Transcribe every entry word for word, but skip the images.

[Records contained in a dataset]
%%
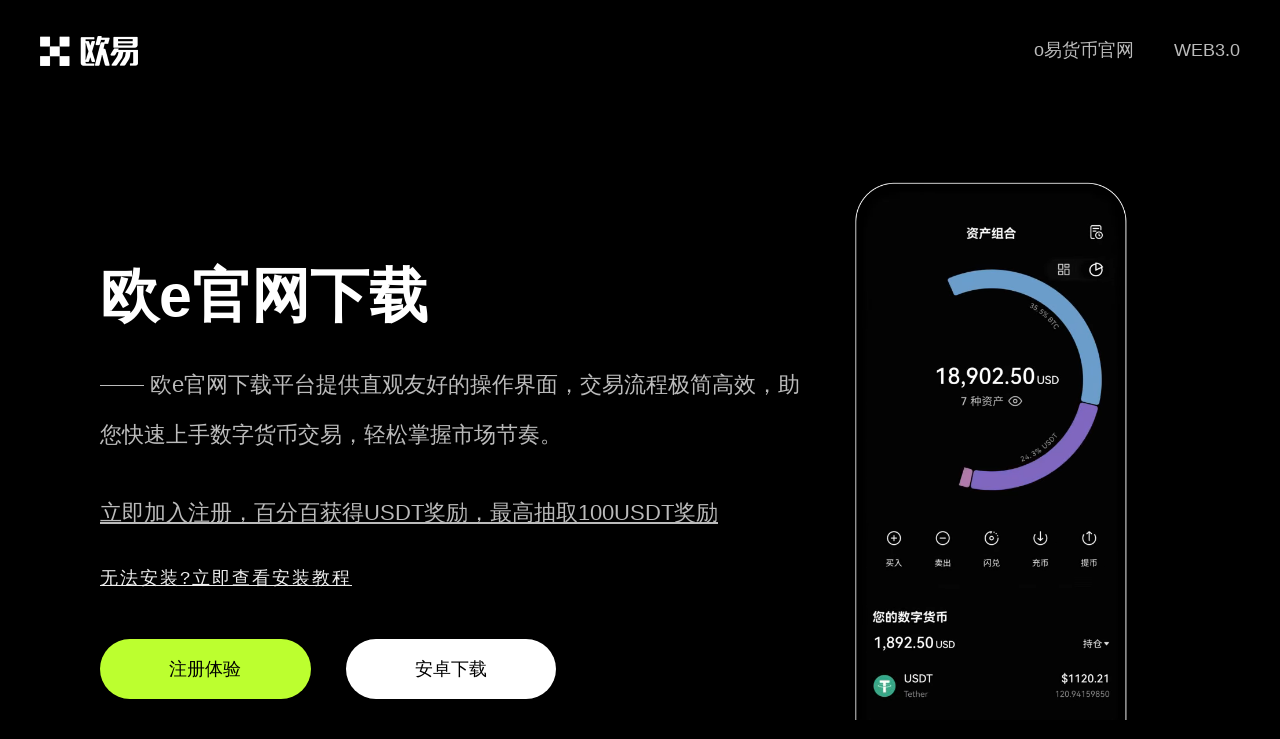

--- FILE ---
content_type: image/svg+xml
request_url: https://www.youwan55.com/images/0005.svg
body_size: 1496
content:
<svg width="238" height="160" viewBox="0 0 238 160" fill="none" xmlns="http://www.w3.org/2000/svg">
<path fill-rule="evenodd" clip-rule="evenodd" d="M56.7905 39.0544H55.7905V139.219C55.7905 140.876 57.1337 142.219 58.7905 142.219H154.363C156.02 142.219 157.363 140.876 157.363 139.219V129.367C157.032 129.434 156.698 129.495 156.363 129.552V139.219C156.363 140.324 155.468 141.219 154.363 141.219H58.7905C57.686 141.219 56.7905 140.324 56.7905 139.219V39.0544ZM75.7905 19.0544V20.0544H154.363C155.468 20.0544 156.363 20.9499 156.363 22.0544V59.3956C156.698 59.4525 157.032 59.514 157.363 59.5801V22.0544C157.363 20.3976 156.02 19.0544 154.363 19.0544H75.7905Z" fill="white"/>
<path d="M74.7905 38.5544H56.9976L75.2905 20.2616V38.0544C75.2905 38.3306 75.0667 38.5544 74.7905 38.5544Z" stroke="white"/>
<path d="M74.7905 38.5544H56.9976L75.2905 20.2616V38.0544C75.2905 38.3306 75.0667 38.5544 74.7905 38.5544Z" stroke="white"/>
<circle cx="150.369" cy="94.4738" r="35.0809" stroke="white"/>
<path d="M177.815 116.944L210.21 142.599" stroke="white" stroke-linecap="round"/>
<path d="M129.979 80.5366H152.808" stroke="white" stroke-width="1.5" stroke-linecap="round"/>
<path d="M129.979 95.8892H152.808" stroke="white" stroke-width="1.5" stroke-linecap="round"/>
<path d="M129.979 111.242H152.808" stroke="white" stroke-width="1.5" stroke-linecap="round"/>
<mask id="mask0_80_7570" style="mask-type:alpha" maskUnits="userSpaceOnUse" x="55" y="19" width="103" height="124">
<mask id="path-8-inside-1_80_7570" fill="white">
<path fill-rule="evenodd" clip-rule="evenodd" d="M58.7905 19.0544C57.1337 19.0544 55.7905 20.3976 55.7905 22.0544V139.219C55.7905 140.876 57.1337 142.219 58.7905 142.219H154.363C156.02 142.219 157.363 140.876 157.363 139.219V129.367C155.102 129.818 152.763 130.055 150.369 130.055C130.718 130.055 114.788 114.125 114.788 94.4738C114.788 74.8229 130.718 58.8928 150.369 58.8928C152.763 58.8928 155.102 59.1293 157.363 59.5801V22.0544C157.363 20.3976 156.02 19.0544 154.363 19.0544H58.7905Z"/>
</mask>
<path fill-rule="evenodd" clip-rule="evenodd" d="M58.7905 19.0544C57.1337 19.0544 55.7905 20.3976 55.7905 22.0544V139.219C55.7905 140.876 57.1337 142.219 58.7905 142.219H154.363C156.02 142.219 157.363 140.876 157.363 139.219V129.367C155.102 129.818 152.763 130.055 150.369 130.055C130.718 130.055 114.788 114.125 114.788 94.4738C114.788 74.8229 130.718 58.8928 150.369 58.8928C152.763 58.8928 155.102 59.1293 157.363 59.5801V22.0544C157.363 20.3976 156.02 19.0544 154.363 19.0544H58.7905Z" fill="#D9D9D9"/>
<path d="M157.363 129.367H158.363V128.148L157.168 128.387L157.363 129.367ZM157.363 59.5801L157.168 60.5608L158.363 60.7991V59.5801H157.363ZM56.7905 22.0544C56.7905 20.9499 57.686 20.0544 58.7905 20.0544V18.0544C56.5814 18.0544 54.7905 19.8453 54.7905 22.0544H56.7905ZM56.7905 139.219V22.0544H54.7905V139.219H56.7905ZM58.7905 141.219C57.686 141.219 56.7905 140.324 56.7905 139.219H54.7905C54.7905 141.428 56.5814 143.219 58.7905 143.219V141.219ZM154.363 141.219H58.7905V143.219H154.363V141.219ZM156.363 139.219C156.363 140.324 155.468 141.219 154.363 141.219V143.219C156.572 143.219 158.363 141.428 158.363 139.219H156.363ZM156.363 129.367V139.219H158.363V129.367H156.363ZM157.168 128.387C154.97 128.825 152.697 129.055 150.369 129.055V131.055C152.829 131.055 155.233 130.812 157.559 130.348L157.168 128.387ZM150.369 129.055C131.27 129.055 115.788 113.572 115.788 94.4738H113.788C113.788 114.677 130.166 131.055 150.369 131.055V129.055ZM115.788 94.4738C115.788 75.3752 131.27 59.8928 150.369 59.8928V57.8928C130.166 57.8928 113.788 74.2707 113.788 94.4738H115.788ZM150.369 59.8928C152.697 59.8928 154.97 60.1227 157.168 60.5608L157.559 58.5994C155.233 58.1358 152.829 57.8928 150.369 57.8928V59.8928ZM156.363 22.0544V59.5801H158.363V22.0544H156.363ZM154.363 20.0544C155.468 20.0544 156.363 20.9499 156.363 22.0544H158.363C158.363 19.8453 156.572 18.0544 154.363 18.0544V20.0544ZM58.7905 20.0544H154.363V18.0544H58.7905V20.0544Z" fill="white" mask="url(#path-8-inside-1_80_7570)"/>
</mask>
<g mask="url(#mask0_80_7570)">
<path d="M76.2727 53.8892H131.675" stroke="white" stroke-linecap="round"/>
<path d="M76.2727 65.8892H131.675" stroke="white" stroke-linecap="round"/>
<path d="M76.2727 77.8892H131.675" stroke="white" stroke-linecap="round"/>
<path d="M76.2727 89.8892H131.675" stroke="white" stroke-linecap="round"/>
<path d="M76.2727 101.889H131.675" stroke="white" stroke-linecap="round"/>
</g>
<path fill-rule="evenodd" clip-rule="evenodd" d="M172.523 8H86.4492C85.3447 8 84.4492 8.89543 84.4492 10V19.0544H83.4492V10C83.4492 8.34315 84.7924 7 86.4492 7H172.523C174.18 7 175.523 8.34315 175.523 10V69.3087C175.196 68.9818 174.862 68.6612 174.523 68.3471V10C174.523 8.89543 173.627 8 172.523 8Z" fill="white"/>
<path d="M159.705 80.5366L162.791 83.629C162.986 83.8244 163.302 83.8248 163.498 83.6297L169.53 77.6105" stroke="white" stroke-width="1.5" stroke-linecap="round"/>
<path d="M159.705 95.2112L162.791 98.3035C162.986 98.499 163.302 98.4993 163.498 98.3043L169.53 92.2851" stroke="white" stroke-width="1.5" stroke-linecap="round"/>
<path d="M159.705 111.242L162.791 114.334C162.986 114.53 163.302 114.53 163.498 114.335L169.53 108.316" stroke="white" stroke-width="1.5" stroke-linecap="round"/>
</svg>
%%
[Written solution]
--- FILE ---
content_type: image/svg+xml
request_url: https://www.youwan55.com/images/0005.svg
body_size: 1496
content:
<svg width="238" height="160" viewBox="0 0 238 160" fill="none" xmlns="http://www.w3.org/2000/svg">
<path fill-rule="evenodd" clip-rule="evenodd" d="M56.7905 39.0544H55.7905V139.219C55.7905 140.876 57.1337 142.219 58.7905 142.219H154.363C156.02 142.219 157.363 140.876 157.363 139.219V129.367C157.032 129.434 156.698 129.495 156.363 129.552V139.219C156.363 140.324 155.468 141.219 154.363 141.219H58.7905C57.686 141.219 56.7905 140.324 56.7905 139.219V39.0544ZM75.7905 19.0544V20.0544H154.363C155.468 20.0544 156.363 20.9499 156.363 22.0544V59.3956C156.698 59.4525 157.032 59.514 157.363 59.5801V22.0544C157.363 20.3976 156.02 19.0544 154.363 19.0544H75.7905Z" fill="white"/>
<path d="M74.7905 38.5544H56.9976L75.2905 20.2616V38.0544C75.2905 38.3306 75.0667 38.5544 74.7905 38.5544Z" stroke="white"/>
<path d="M74.7905 38.5544H56.9976L75.2905 20.2616V38.0544C75.2905 38.3306 75.0667 38.5544 74.7905 38.5544Z" stroke="white"/>
<circle cx="150.369" cy="94.4738" r="35.0809" stroke="white"/>
<path d="M177.815 116.944L210.21 142.599" stroke="white" stroke-linecap="round"/>
<path d="M129.979 80.5366H152.808" stroke="white" stroke-width="1.5" stroke-linecap="round"/>
<path d="M129.979 95.8892H152.808" stroke="white" stroke-width="1.5" stroke-linecap="round"/>
<path d="M129.979 111.242H152.808" stroke="white" stroke-width="1.5" stroke-linecap="round"/>
<mask id="mask0_80_7570" style="mask-type:alpha" maskUnits="userSpaceOnUse" x="55" y="19" width="103" height="124">
<mask id="path-8-inside-1_80_7570" fill="white">
<path fill-rule="evenodd" clip-rule="evenodd" d="M58.7905 19.0544C57.1337 19.0544 55.7905 20.3976 55.7905 22.0544V139.219C55.7905 140.876 57.1337 142.219 58.7905 142.219H154.363C156.02 142.219 157.363 140.876 157.363 139.219V129.367C155.102 129.818 152.763 130.055 150.369 130.055C130.718 130.055 114.788 114.125 114.788 94.4738C114.788 74.8229 130.718 58.8928 150.369 58.8928C152.763 58.8928 155.102 59.1293 157.363 59.5801V22.0544C157.363 20.3976 156.02 19.0544 154.363 19.0544H58.7905Z"/>
</mask>
<path fill-rule="evenodd" clip-rule="evenodd" d="M58.7905 19.0544C57.1337 19.0544 55.7905 20.3976 55.7905 22.0544V139.219C55.7905 140.876 57.1337 142.219 58.7905 142.219H154.363C156.02 142.219 157.363 140.876 157.363 139.219V129.367C155.102 129.818 152.763 130.055 150.369 130.055C130.718 130.055 114.788 114.125 114.788 94.4738C114.788 74.8229 130.718 58.8928 150.369 58.8928C152.763 58.8928 155.102 59.1293 157.363 59.5801V22.0544C157.363 20.3976 156.02 19.0544 154.363 19.0544H58.7905Z" fill="#D9D9D9"/>
<path d="M157.363 129.367H158.363V128.148L157.168 128.387L157.363 129.367ZM157.363 59.5801L157.168 60.5608L158.363 60.7991V59.5801H157.363ZM56.7905 22.0544C56.7905 20.9499 57.686 20.0544 58.7905 20.0544V18.0544C56.5814 18.0544 54.7905 19.8453 54.7905 22.0544H56.7905ZM56.7905 139.219V22.0544H54.7905V139.219H56.7905ZM58.7905 141.219C57.686 141.219 56.7905 140.324 56.7905 139.219H54.7905C54.7905 141.428 56.5814 143.219 58.7905 143.219V141.219ZM154.363 141.219H58.7905V143.219H154.363V141.219ZM156.363 139.219C156.363 140.324 155.468 141.219 154.363 141.219V143.219C156.572 143.219 158.363 141.428 158.363 139.219H156.363ZM156.363 129.367V139.219H158.363V129.367H156.363ZM157.168 128.387C154.97 128.825 152.697 129.055 150.369 129.055V131.055C152.829 131.055 155.233 130.812 157.559 130.348L157.168 128.387ZM150.369 129.055C131.27 129.055 115.788 113.572 115.788 94.4738H113.788C113.788 114.677 130.166 131.055 150.369 131.055V129.055ZM115.788 94.4738C115.788 75.3752 131.27 59.8928 150.369 59.8928V57.8928C130.166 57.8928 113.788 74.2707 113.788 94.4738H115.788ZM150.369 59.8928C152.697 59.8928 154.97 60.1227 157.168 60.5608L157.559 58.5994C155.233 58.1358 152.829 57.8928 150.369 57.8928V59.8928ZM156.363 22.0544V59.5801H158.363V22.0544H156.363ZM154.363 20.0544C155.468 20.0544 156.363 20.9499 156.363 22.0544H158.363C158.363 19.8453 156.572 18.0544 154.363 18.0544V20.0544ZM58.7905 20.0544H154.363V18.0544H58.7905V20.0544Z" fill="white" mask="url(#path-8-inside-1_80_7570)"/>
</mask>
<g mask="url(#mask0_80_7570)">
<path d="M76.2727 53.8892H131.675" stroke="white" stroke-linecap="round"/>
<path d="M76.2727 65.8892H131.675" stroke="white" stroke-linecap="round"/>
<path d="M76.2727 77.8892H131.675" stroke="white" stroke-linecap="round"/>
<path d="M76.2727 89.8892H131.675" stroke="white" stroke-linecap="round"/>
<path d="M76.2727 101.889H131.675" stroke="white" stroke-linecap="round"/>
</g>
<path fill-rule="evenodd" clip-rule="evenodd" d="M172.523 8H86.4492C85.3447 8 84.4492 8.89543 84.4492 10V19.0544H83.4492V10C83.4492 8.34315 84.7924 7 86.4492 7H172.523C174.18 7 175.523 8.34315 175.523 10V69.3087C175.196 68.9818 174.862 68.6612 174.523 68.3471V10C174.523 8.89543 173.627 8 172.523 8Z" fill="white"/>
<path d="M159.705 80.5366L162.791 83.629C162.986 83.8244 163.302 83.8248 163.498 83.6297L169.53 77.6105" stroke="white" stroke-width="1.5" stroke-linecap="round"/>
<path d="M159.705 95.2112L162.791 98.3035C162.986 98.499 163.302 98.4993 163.498 98.3043L169.53 92.2851" stroke="white" stroke-width="1.5" stroke-linecap="round"/>
<path d="M159.705 111.242L162.791 114.334C162.986 114.53 163.302 114.53 163.498 114.335L169.53 108.316" stroke="white" stroke-width="1.5" stroke-linecap="round"/>
</svg>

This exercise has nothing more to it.